# Exercise tasks:
1 > Do the following statements agree with the Top 10 Tuesday blog page below? (a) The list of new-to-me authors includes David Rawlings with The Baggage Handler. (b) The best books list for 2019 holds ten titles. (c) The links in the best books post lead to the writer's reviews. Answer each with yes or no and quote the deciding words of the page.
2 > Can you retype part of the Top 10 Tuesday blog page below without any changes? Begin at the words "Top 10 Tuesday — Top" and stop after the words "to my reviews.)".

# Given text:
## Begin
Tag Archives: David Rawlings

Top 10 Tuesday — New to Me Authors

14 Jan

2019 was a great year for reading! I discovered a number of new and exciting authors. Discovered, as in I read them for the first time. Some of the authors had been published before and some had debut releases. (Some I met in person last year — squee!) You may be familiar with some or all of them, but in case you aren’t, they are all recommended by me. I look forward to more great books to discover from these authors.

 Hope you discover a new author too!

 

For more bookish discoveries across the blogosphere, visit That Artsy Reader Girl.

Amanda Barratt — My Dearest Dietrich

Erin Bartels — We Hope for Better Things

Victoria Bylin — When He Found Me

Cathy Gohlke — The Medallion

Janet Ferguson — The Art of Rivers

Lindsay Franklin — The Story Peddler

James Hannibal — The Gryphon Heist

Kristi Ann Hunter — A Defense of Honor

Tara Johnson — Engraved on The Heart

David Rawlings — The Baggage Handler

Linda Thompson — The Plum Blooms in Winter

Abigail Wilson — In The Shadows of Croft Towers

 

What new author did you discover last year?

 

Top 10 Tuesday — Top Books Read in 2019

31 Dec

It is always hard to compile a best of list every year. I read a lot of really good books in 2019. A. Lot. But in going back through the archives, I found the following eleven that captured my imagination, touched my emotions, and made me think about my world and myself long after I closed the cover. The books are a mixed bag of genres — speculative, allegory, dual timeline, contemporary, and historical — so basically something for every taste. I hope one grabs your interest and you find a great read! (The links are to my reviews.)

For more Best Books of 2019 lists, visit That Artsy Reader Girl.
## End
# Extracted data:
## Begin
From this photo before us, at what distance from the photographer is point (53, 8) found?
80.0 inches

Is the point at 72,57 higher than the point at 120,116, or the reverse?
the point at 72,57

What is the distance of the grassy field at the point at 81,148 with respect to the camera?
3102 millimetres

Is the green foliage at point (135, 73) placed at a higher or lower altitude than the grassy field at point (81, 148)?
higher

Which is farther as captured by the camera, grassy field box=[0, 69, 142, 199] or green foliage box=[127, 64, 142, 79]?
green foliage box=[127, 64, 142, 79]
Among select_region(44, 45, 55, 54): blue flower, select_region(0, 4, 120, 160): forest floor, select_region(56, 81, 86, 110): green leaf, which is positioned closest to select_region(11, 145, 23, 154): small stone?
## End
## Begin
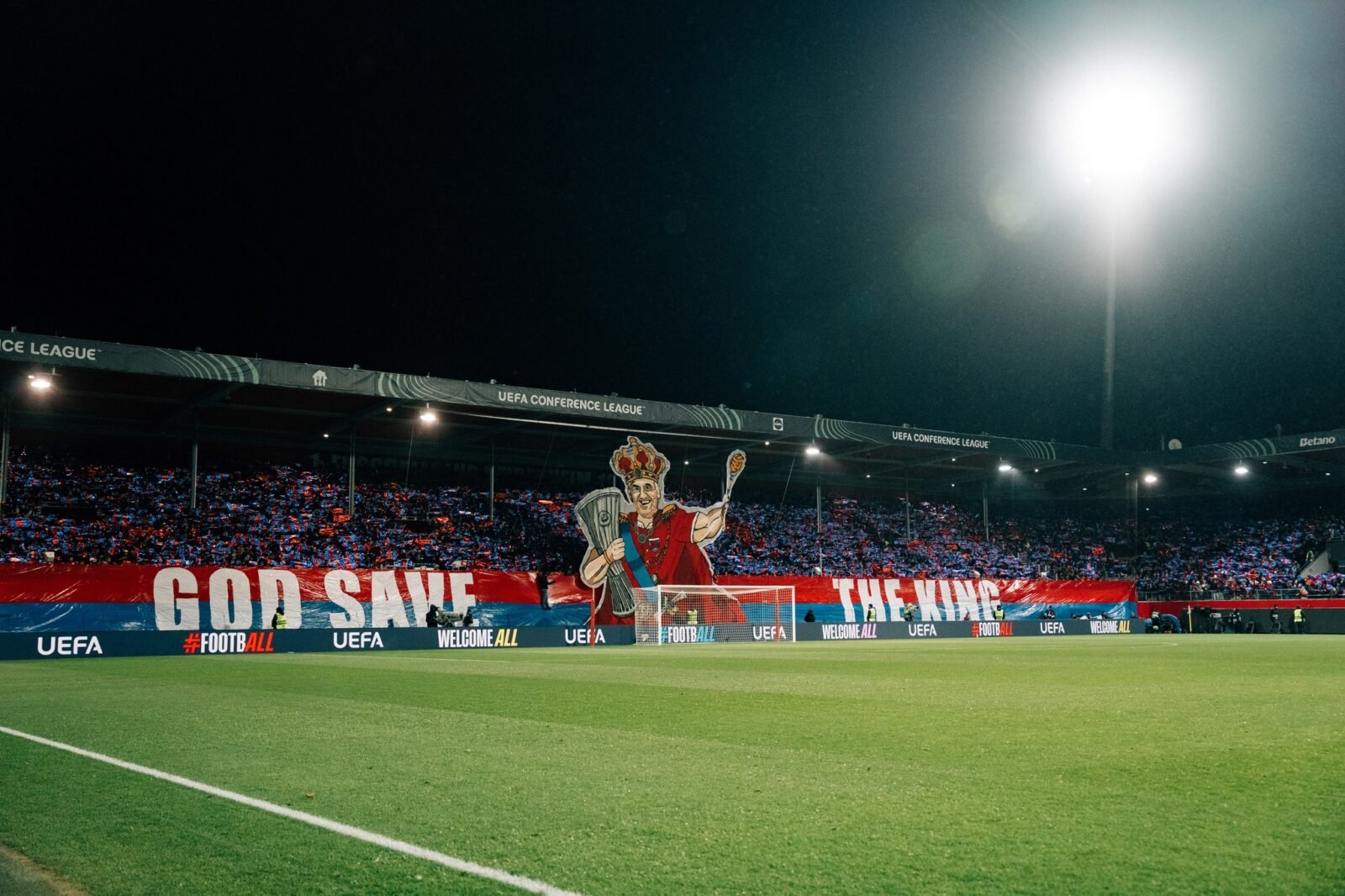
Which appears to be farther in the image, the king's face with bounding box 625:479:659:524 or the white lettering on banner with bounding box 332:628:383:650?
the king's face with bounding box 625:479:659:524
## End
## Begin
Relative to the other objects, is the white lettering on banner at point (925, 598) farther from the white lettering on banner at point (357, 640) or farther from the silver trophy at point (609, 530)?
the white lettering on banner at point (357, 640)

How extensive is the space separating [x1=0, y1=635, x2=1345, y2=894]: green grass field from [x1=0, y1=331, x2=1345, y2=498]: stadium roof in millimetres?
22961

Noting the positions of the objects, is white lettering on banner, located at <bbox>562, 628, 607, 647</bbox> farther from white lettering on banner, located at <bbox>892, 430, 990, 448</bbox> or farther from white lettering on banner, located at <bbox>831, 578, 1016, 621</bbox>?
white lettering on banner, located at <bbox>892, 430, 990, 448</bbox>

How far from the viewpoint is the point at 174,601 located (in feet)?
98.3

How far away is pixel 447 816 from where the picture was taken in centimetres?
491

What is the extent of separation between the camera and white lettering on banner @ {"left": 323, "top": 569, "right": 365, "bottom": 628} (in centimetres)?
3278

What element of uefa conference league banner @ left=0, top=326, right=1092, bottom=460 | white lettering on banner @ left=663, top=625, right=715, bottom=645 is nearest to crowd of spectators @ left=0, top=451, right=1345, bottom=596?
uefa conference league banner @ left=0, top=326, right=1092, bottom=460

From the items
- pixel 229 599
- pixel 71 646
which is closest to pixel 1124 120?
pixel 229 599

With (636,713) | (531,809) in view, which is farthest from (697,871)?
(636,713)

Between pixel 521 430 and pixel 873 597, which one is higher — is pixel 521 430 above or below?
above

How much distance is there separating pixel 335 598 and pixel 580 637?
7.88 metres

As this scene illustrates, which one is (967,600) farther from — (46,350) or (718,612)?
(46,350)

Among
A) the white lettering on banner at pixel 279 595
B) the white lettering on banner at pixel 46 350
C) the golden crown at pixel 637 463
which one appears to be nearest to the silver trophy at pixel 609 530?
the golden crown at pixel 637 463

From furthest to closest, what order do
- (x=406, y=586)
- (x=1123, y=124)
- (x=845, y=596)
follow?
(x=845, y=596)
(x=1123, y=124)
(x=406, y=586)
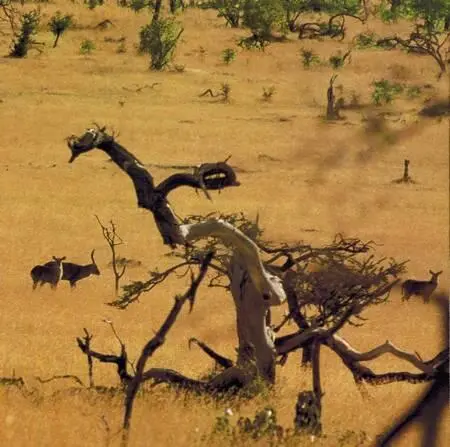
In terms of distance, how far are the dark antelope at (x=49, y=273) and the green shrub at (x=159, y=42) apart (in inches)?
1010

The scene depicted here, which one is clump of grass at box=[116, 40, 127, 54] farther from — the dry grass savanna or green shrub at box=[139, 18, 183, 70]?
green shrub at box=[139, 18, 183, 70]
## End
# Expected responses:
1 >
(a) Yes: "David Rawlings — The Baggage Handler"
(b) No: "I found the following eleven"
(c) Yes: "The links are to my reviews."

2 >
Top 10 Tuesday — Top Books Read in 2019

31 Dec

It is always hard to compile a best of list every year. I read a lot of really good books in 2019. A. Lot. But in going back through the archives, I found the following eleven that captured my imagination, touched my emotions, and made me think about my world and myself long after I closed the cover. The books are a mixed bag of genres — speculative, allegory, dual timeline, contemporary, and historical — so basically something for every taste. I hope one grabs your interest and you find a great read! (The links are to my reviews.)